§ WHAT TO DO
Images excluded, return every record exactly as it reads.

Stored items
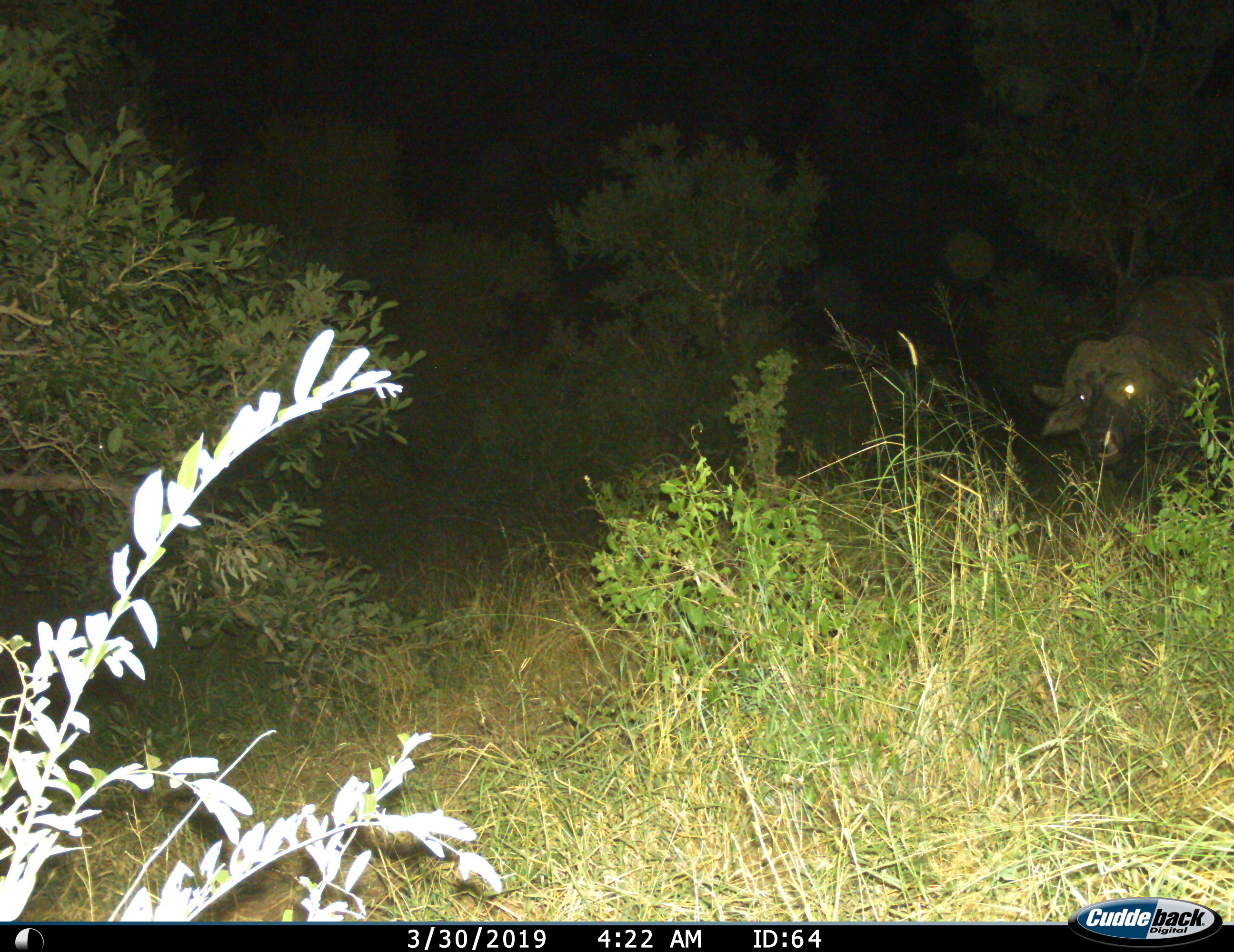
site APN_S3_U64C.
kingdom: Animalia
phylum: Chordata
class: Mammalia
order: Artiodactyla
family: Bovidae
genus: Syncerus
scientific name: Syncerus caffer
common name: african buffalo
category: buffalo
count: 1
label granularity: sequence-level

§ RESPONSE BOX
site APN_S3_U64C.
kingdom: Animalia
phylum: Chordata
class: Mammalia
order: Artiodactyla
family: Bovidae
genus: Syncerus
scientific name: Syncerus caffer
common name: african buffalo
category: buffalo
count: 1
label granularity: sequence-level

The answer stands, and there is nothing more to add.